Comic strip collectors will remember Alexander Braun and Taschen’s earlier complete, XXL-sized Little Nemo collection that delighted Winsor McCay fans and caused hernias everywhere. Braun is at it again. This beautiful but massive reprint captures the color Sundays from the last decade of Herriman’s life and career. Krazy Kat is the longtime darling of highbrow critics since the early 1920s, when Gilbert Seldes dubbed the strip one of the most satisfying works of art in the modern age. Since then critics gush over the gender-bending, mythologizing, philosophizing and satirizing “genius” of the strip. In recent decades scholars added a new dimension to reading Krazy as we discovered Herriman had been “passing” as white throughout his life. Herriman seems to have been the designated modernist Joyce of the medium’s history. And Braun does his part to further burnish Herriman’s stature in his very comprehensive and lengthy prose accompaniment. Reprinting Krazy at this scale also lets us lean back and appreciate Herriman’s mastery of movement, slapstick timing (He was a Mack Sennett fan), layout and use of the full page as a canvas.
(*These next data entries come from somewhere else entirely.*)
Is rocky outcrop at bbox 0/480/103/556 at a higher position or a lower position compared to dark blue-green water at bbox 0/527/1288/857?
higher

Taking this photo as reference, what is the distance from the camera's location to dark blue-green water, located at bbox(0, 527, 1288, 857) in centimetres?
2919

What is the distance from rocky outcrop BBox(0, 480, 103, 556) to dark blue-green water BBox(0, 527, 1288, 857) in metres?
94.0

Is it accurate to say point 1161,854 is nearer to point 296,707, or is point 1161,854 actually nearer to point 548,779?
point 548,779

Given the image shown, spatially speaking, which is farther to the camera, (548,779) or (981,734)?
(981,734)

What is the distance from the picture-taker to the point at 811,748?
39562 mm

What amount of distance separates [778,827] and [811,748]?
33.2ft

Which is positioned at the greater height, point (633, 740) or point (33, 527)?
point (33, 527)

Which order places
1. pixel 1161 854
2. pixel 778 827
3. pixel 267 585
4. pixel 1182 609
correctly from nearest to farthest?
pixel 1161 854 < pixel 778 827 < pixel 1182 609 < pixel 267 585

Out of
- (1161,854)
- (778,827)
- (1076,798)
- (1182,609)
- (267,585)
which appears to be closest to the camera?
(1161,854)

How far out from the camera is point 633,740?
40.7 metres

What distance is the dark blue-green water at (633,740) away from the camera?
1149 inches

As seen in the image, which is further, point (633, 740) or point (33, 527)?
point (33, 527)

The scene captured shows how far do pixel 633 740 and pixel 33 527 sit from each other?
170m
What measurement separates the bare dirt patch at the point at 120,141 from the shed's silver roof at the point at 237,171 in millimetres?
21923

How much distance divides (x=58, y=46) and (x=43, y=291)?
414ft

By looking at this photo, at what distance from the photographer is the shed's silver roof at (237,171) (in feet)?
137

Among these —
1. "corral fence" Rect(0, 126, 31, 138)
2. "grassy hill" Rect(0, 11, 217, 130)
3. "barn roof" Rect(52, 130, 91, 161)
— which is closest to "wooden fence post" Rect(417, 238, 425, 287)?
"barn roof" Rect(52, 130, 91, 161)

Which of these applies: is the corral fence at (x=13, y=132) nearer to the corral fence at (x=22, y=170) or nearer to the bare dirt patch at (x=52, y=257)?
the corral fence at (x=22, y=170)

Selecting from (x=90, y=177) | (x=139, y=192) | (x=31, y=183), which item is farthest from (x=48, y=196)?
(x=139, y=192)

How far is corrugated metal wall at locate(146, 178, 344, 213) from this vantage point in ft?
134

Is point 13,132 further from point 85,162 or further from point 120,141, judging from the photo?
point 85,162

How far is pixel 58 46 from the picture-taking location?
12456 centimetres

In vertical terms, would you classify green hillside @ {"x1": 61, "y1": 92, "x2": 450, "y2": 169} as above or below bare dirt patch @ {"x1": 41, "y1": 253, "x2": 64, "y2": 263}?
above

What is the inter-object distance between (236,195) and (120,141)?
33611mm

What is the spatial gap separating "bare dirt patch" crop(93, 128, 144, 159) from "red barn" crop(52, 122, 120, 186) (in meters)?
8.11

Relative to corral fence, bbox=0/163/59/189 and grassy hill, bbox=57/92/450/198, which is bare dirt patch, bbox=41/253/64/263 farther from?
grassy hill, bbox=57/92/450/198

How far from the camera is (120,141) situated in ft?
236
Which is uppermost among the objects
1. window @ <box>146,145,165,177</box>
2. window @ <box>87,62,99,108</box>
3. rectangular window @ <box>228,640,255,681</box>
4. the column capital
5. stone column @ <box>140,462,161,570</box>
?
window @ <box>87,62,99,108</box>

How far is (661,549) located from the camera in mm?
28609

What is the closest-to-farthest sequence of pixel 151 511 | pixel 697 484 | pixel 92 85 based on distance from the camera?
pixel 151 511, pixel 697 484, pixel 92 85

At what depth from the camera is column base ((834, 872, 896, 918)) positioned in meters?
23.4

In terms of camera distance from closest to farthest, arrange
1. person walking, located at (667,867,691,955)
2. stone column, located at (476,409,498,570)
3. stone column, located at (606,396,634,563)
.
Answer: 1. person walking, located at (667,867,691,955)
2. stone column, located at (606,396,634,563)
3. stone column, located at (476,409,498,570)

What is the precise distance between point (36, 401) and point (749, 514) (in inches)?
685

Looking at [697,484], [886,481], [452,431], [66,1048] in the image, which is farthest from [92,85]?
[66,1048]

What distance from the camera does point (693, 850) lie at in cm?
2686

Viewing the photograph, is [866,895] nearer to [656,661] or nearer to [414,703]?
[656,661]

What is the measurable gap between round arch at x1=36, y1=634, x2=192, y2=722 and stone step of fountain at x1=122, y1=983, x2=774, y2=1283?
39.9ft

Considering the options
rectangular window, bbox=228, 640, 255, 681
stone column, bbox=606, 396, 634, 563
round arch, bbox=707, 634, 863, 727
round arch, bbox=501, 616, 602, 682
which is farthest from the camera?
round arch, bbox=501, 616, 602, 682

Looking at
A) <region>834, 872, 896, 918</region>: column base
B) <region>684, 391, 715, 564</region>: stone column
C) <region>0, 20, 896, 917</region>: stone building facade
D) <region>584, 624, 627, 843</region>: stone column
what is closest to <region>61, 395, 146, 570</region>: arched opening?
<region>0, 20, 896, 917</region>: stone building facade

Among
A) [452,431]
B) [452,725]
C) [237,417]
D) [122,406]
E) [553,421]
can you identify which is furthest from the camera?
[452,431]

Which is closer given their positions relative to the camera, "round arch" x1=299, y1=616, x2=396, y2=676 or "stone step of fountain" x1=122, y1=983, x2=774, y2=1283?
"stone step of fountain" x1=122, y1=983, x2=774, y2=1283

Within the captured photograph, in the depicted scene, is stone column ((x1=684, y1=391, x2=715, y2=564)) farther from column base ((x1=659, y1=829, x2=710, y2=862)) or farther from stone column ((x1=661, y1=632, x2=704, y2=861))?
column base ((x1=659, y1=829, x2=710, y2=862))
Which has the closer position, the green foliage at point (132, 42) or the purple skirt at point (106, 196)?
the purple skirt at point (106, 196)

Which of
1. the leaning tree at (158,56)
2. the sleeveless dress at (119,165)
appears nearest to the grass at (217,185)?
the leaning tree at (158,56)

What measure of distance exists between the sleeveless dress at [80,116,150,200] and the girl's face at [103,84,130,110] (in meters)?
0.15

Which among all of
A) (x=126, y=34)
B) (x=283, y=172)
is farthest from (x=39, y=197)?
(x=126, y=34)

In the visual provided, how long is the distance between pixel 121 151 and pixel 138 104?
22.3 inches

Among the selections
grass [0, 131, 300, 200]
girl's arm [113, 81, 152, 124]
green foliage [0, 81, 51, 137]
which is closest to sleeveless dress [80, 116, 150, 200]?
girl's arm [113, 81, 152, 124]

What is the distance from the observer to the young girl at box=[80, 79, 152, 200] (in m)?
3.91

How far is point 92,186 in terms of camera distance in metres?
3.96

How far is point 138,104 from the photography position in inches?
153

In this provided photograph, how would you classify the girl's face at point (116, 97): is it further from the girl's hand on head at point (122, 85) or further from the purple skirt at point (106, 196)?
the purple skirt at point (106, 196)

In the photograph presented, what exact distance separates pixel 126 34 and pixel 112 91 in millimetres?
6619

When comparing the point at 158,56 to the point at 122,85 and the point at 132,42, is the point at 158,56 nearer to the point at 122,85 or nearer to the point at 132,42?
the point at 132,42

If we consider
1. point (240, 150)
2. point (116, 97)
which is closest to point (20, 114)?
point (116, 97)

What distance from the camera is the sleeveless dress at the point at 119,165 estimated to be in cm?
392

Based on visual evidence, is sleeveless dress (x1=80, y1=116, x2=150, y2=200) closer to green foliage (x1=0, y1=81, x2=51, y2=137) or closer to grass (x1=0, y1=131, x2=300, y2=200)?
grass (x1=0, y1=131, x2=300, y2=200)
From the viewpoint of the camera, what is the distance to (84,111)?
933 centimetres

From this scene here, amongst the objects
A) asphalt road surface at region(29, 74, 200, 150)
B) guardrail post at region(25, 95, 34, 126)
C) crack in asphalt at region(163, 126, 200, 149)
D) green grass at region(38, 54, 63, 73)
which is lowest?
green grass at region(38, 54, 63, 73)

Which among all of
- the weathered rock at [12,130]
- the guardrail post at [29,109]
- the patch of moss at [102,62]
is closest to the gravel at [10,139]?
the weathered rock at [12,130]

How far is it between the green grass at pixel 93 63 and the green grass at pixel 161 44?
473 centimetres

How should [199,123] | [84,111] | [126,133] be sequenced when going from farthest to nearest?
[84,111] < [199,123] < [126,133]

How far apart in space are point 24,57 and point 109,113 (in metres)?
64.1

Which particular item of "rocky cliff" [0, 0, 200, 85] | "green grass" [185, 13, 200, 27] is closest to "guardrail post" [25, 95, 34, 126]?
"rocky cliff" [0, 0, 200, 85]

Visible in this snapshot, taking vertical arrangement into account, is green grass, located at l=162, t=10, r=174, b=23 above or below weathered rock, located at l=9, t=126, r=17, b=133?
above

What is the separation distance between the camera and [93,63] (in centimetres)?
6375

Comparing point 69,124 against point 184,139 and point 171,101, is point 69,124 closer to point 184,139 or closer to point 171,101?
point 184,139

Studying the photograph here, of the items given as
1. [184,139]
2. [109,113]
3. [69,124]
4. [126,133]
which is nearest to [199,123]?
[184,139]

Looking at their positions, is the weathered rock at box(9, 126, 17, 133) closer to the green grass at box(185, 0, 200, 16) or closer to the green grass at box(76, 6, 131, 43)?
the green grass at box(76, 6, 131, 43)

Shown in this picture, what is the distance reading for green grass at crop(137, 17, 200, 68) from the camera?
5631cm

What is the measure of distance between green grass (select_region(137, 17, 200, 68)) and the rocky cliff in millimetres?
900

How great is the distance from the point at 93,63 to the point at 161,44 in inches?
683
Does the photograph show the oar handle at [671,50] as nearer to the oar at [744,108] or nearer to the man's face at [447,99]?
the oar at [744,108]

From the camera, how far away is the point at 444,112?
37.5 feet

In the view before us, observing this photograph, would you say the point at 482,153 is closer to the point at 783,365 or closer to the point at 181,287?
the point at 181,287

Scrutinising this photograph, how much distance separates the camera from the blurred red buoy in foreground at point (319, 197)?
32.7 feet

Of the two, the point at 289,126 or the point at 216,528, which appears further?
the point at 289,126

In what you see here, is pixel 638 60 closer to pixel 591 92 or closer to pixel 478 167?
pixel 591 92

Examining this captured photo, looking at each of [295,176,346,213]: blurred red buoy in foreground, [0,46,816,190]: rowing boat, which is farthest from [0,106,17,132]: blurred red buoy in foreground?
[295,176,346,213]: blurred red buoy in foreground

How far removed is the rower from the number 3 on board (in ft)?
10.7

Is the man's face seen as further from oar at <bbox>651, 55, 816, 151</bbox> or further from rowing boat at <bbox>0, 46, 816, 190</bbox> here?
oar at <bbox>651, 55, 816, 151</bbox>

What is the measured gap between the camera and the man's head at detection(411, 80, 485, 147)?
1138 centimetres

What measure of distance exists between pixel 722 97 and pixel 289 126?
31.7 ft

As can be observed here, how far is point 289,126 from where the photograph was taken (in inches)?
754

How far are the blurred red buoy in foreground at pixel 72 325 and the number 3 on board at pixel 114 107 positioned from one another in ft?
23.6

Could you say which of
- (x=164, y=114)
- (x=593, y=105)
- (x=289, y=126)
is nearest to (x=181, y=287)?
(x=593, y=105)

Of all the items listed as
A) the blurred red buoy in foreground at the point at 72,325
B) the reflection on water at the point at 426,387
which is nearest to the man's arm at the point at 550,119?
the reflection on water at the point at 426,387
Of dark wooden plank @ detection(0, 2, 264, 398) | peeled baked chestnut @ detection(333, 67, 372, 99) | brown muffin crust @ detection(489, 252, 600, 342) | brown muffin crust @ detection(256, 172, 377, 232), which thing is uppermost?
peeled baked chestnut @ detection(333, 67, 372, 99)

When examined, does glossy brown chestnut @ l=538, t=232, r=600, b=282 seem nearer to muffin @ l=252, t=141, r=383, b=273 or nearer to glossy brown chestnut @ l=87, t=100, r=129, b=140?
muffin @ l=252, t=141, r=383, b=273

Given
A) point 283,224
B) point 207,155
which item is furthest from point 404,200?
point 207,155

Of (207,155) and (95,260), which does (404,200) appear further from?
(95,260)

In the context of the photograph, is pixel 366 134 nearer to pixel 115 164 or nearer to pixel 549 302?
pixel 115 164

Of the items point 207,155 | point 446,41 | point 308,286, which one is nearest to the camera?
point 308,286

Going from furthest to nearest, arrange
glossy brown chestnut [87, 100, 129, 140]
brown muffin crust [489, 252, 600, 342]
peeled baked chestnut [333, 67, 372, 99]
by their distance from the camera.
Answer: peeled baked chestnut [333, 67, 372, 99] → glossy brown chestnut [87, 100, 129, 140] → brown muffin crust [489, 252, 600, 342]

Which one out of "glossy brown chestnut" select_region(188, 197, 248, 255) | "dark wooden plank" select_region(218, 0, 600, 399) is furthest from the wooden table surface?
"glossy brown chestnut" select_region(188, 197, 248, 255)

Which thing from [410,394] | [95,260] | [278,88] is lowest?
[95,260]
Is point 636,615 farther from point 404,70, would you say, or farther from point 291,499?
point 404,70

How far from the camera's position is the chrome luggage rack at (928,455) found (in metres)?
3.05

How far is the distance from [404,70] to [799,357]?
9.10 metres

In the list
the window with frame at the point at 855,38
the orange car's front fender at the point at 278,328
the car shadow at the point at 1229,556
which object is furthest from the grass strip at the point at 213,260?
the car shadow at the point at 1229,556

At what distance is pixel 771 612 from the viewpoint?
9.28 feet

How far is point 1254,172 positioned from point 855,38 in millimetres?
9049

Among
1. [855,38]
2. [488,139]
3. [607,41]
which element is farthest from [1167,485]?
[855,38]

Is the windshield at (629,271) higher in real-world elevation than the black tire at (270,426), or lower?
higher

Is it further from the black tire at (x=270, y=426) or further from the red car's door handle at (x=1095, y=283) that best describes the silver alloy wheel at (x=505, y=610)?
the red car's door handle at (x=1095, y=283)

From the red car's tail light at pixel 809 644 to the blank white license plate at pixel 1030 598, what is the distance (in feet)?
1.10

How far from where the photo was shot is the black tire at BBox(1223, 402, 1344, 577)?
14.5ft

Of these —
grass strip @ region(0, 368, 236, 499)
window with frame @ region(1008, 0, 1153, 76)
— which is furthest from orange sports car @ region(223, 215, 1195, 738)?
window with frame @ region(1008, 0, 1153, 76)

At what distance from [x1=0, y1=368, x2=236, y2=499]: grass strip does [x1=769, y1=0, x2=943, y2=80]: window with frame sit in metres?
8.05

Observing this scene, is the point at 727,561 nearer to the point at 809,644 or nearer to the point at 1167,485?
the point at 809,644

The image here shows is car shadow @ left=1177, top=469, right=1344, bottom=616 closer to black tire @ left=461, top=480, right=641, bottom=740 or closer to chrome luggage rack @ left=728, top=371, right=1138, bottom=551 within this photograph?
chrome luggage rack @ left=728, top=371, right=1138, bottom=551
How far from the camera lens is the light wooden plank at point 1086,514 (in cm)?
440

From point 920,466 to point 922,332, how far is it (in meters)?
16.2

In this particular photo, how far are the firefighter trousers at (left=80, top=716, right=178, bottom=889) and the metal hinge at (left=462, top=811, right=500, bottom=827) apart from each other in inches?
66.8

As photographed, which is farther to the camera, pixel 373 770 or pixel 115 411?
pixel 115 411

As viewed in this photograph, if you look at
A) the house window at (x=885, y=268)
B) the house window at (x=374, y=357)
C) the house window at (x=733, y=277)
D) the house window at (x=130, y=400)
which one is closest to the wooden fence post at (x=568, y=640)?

While on the subject of Kracy Kat, it is worth mentioning also that Fantagraphics Press just initiated yet another series it calls The George Herriman Library: Krazy & Ignatz, 1916-918. This edition of Herriman’s full page Krazys cover the same ground as an earlier softcover reprint from Fantagraphics. But this time we get hardcovers, with two years in each volume, and best of all larger, at 11.3″ x 13.8″.